Convolutional Neural Network Compression through Generalized Kronecker Product Decomposition
This work addresses the deployment challenge for edge devices by providing a plug-and-play compression module, though it is incremental as it builds on existing decomposition techniques.
The paper tackles the problem of deploying large Convolutional Neural Networks on resource-constrained edge devices by compressing convolutional layers using Generalized Kronecker Product Decomposition, achieving reduced memory usage and floating-point operations while outperforming state-of-the-art methods like Tensor-Train and Tensor-Ring on CIFAR-10 and ImageNet datasets.

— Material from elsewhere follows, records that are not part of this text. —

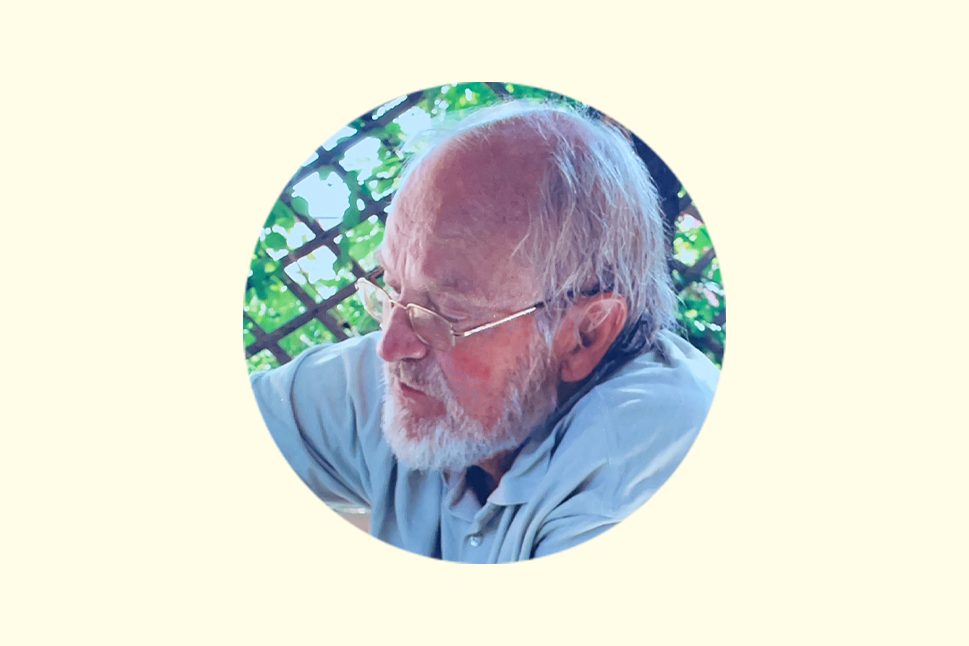 Intellektuelle som Arne Tuv finnes knapt lenger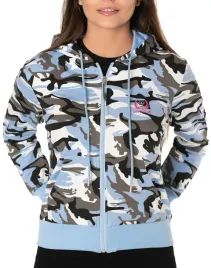 cienka-bluza-bawelniana-damska-rozsuwana-moro-z-kapturem-dres-46006-1-xl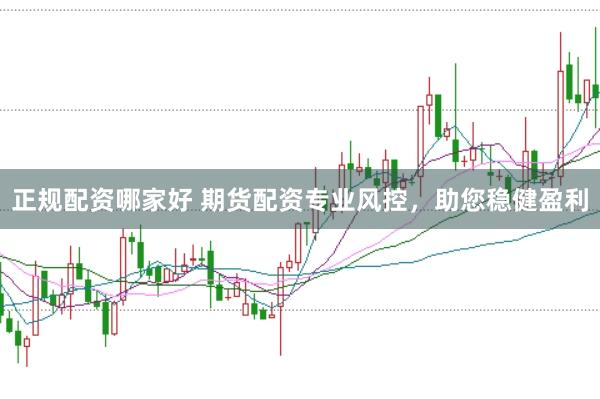 正规配资哪家好 期货配资专业风控，助您稳健盈利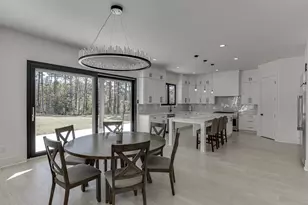 751 Rock Springs Rd Lot 2, Lawrenceville, GA 30043 - Photo 13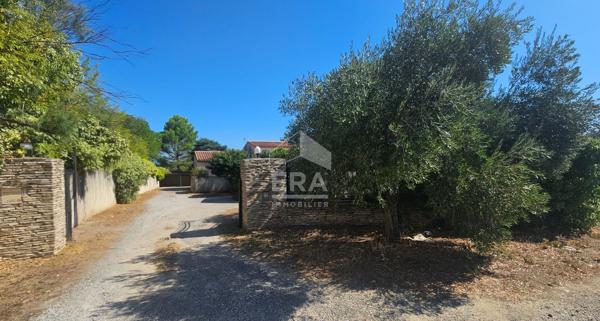 Maison 6 pièces avec piscine à vendre à Carcassonne, quartier Villalbe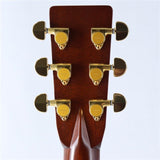 USED_​​K_Archery_Guitars_KD2_SS-CTM_BS_08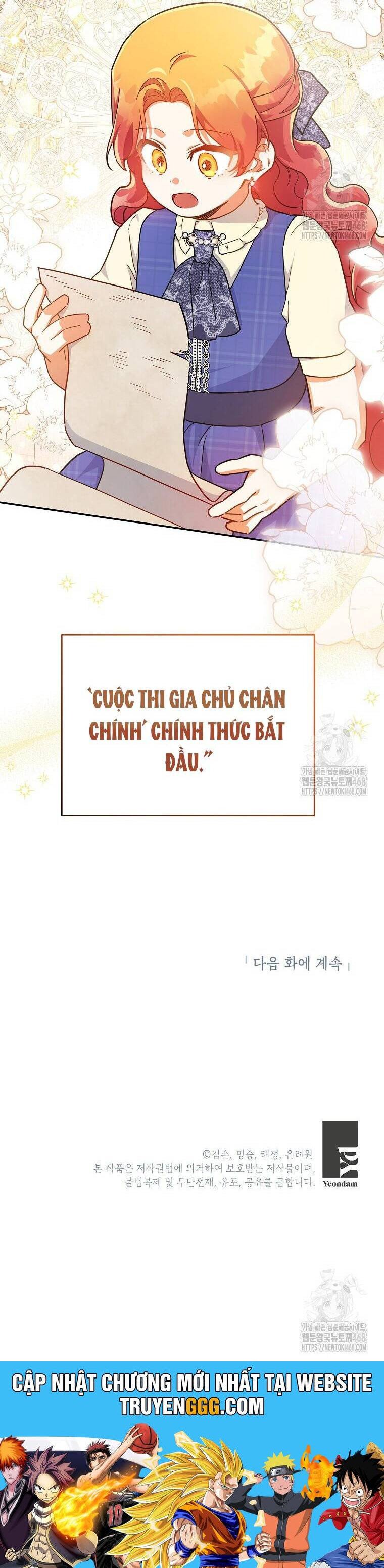 Chương 59 - Trang 41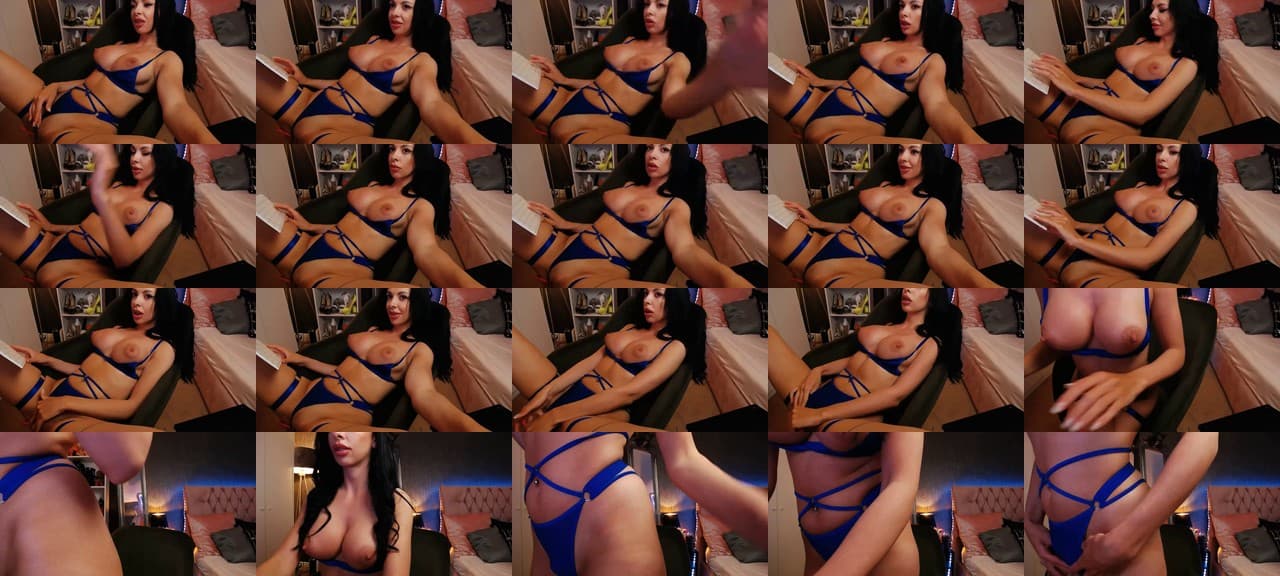 Hot_Madness_-MFC-202207171646_m.jpg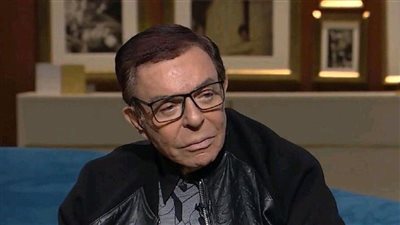 بعد قرار ضمها إلى وزارة الثقافة.. أين ذهبت مقتنيات سمير صبري؟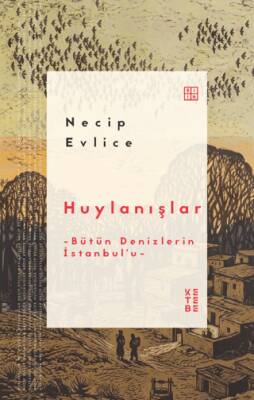 Huylanışlar - 1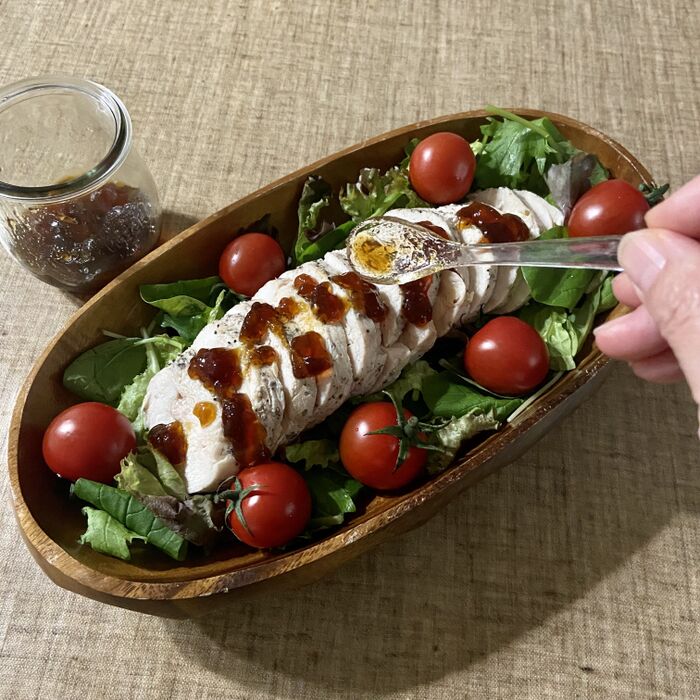 このポン酢がウマい 使いやすい 主婦がリアルにおすすめするポン酢とは 暮らしニスタ このポン酢がウマい 使いやすい 主婦がリアルにおすすめするポン酢とは 暮らしニスタ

Modern Convolutional Neural Network (CNN) architectures, despite their superiority in solving various problems, are generally too large to be deployed on resource constrained edge devices. In this paper, we reduce memory usage and floating-point operations required by convolutional layers in CNNs. We compress these layers by generalizing the Kronecker Product Decomposition to apply to multidimensional tensors, leading to the Generalized Kronecker Product Decomposition (GKPD). Our approach yields a plug-and-play module that can be used as a drop-in replacement for any convolutional layer. Experimental results for image classification on CIFAR-10 and ImageNet datasets using ResNet, MobileNetv2 and SeNet architectures substantiate the effectiveness of our proposed approach. We find that GKPD outperforms state-of-the-art decomposition methods including Tensor-Train and Tensor-Ring as well as other relevant compression methods such as pruning and knowledge distillation.